-- WORK TO BE COMPLETED --
According to the patent abstract on a gas barrier element for PECVD reactors, why is the gas barrier component used, and how does it achieve that?

==== SELECTED EXCERPT

US20140360429A1

US20140360429A1 - Gas barrier element for pecvd reactors

Info

Publication number: US20140360429A1
Application number: US14/298,518
Authority: US
Inventors: Devendra Chaudhary; Daniele Zorzi; Werner Wieland; Markus Klindworth; Aurel Salabas
Original assignee: TEL Solar AG
Current assignee: TEL Solar AG
Priority date: 2013-06-06
Filing date: 2014-06-06
Publication date: 2014-12-11

Abstract

This disclosure relates to plasma processing for photovoltaic device manufacturing. Particularly to a plasma processing system that includes an electrode that allows gas to pass through into the process chamber that includes a substrate. A gas barrier component may be used to minimize parasitic plasma occurring at the edges of the electrode by preventing process gas reaching the edge of the chamber or from entering the process chamber by going around the electrode. The gas barrier component may be made of a non-conductive flexible material that forms a fluidic seal between the electrode and the chamber. In other embodiments, the gas barrier may also support isolation grids that are disposed opposite of the electrode and prevent the isolation grids from moving.

========
==== INFORMATION PROVIDED

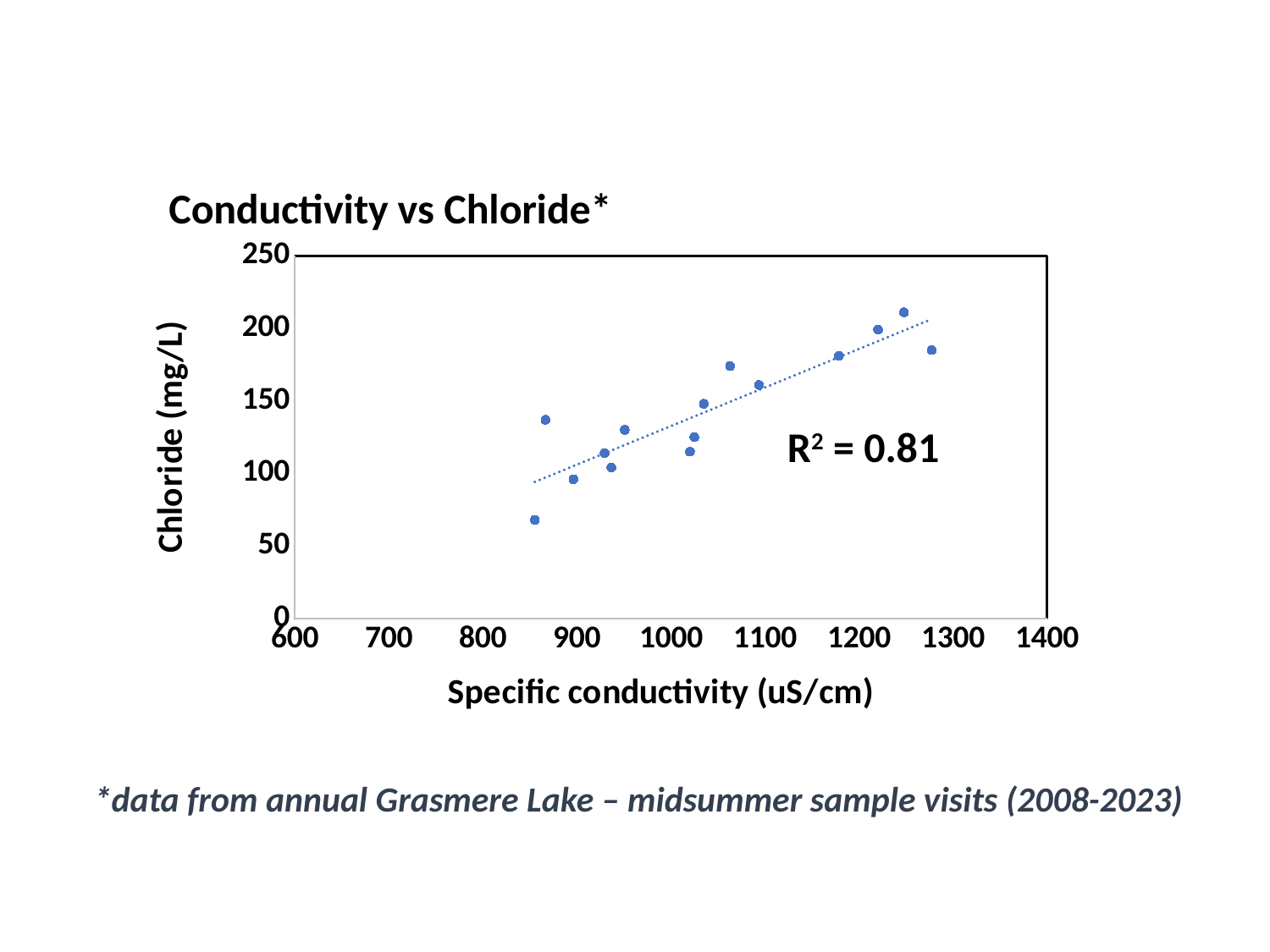
How many data points are plotted on the chart? 15 Is the specific conductivity of the point with the highest chloride greater or less than 1200 uS/cm? greater What is the maximum value shown on the y axis? 250 What is the label of the y axis? Chloride (mg/L) What R-squared value is printed on the chart? R² = 0.81 What is the maximum value shown on the x axis? 1400 Do chloride values generally rise or fall as specific conductivity increases? Rise What kind of chart is shown on the slide? Scatter plot Is the specific conductivity of the point with the lowest chloride greater or less than 900 uS/cm? less Is the highest chloride value plotted greater or less than 200 mg/L? greater What is the title of the chart? Conductivity vs Chloride*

========

-- YOUR RESPONSE --
The gas barrier component is used to minimize parasitic plasma at the edges of the electrode. It does this by keeping process gas from reaching the edge of the chamber and from entering the process chamber by going around the electrode. It is made of a non-conductive flexible material that forms a fluidic seal between the electrode and the chamber.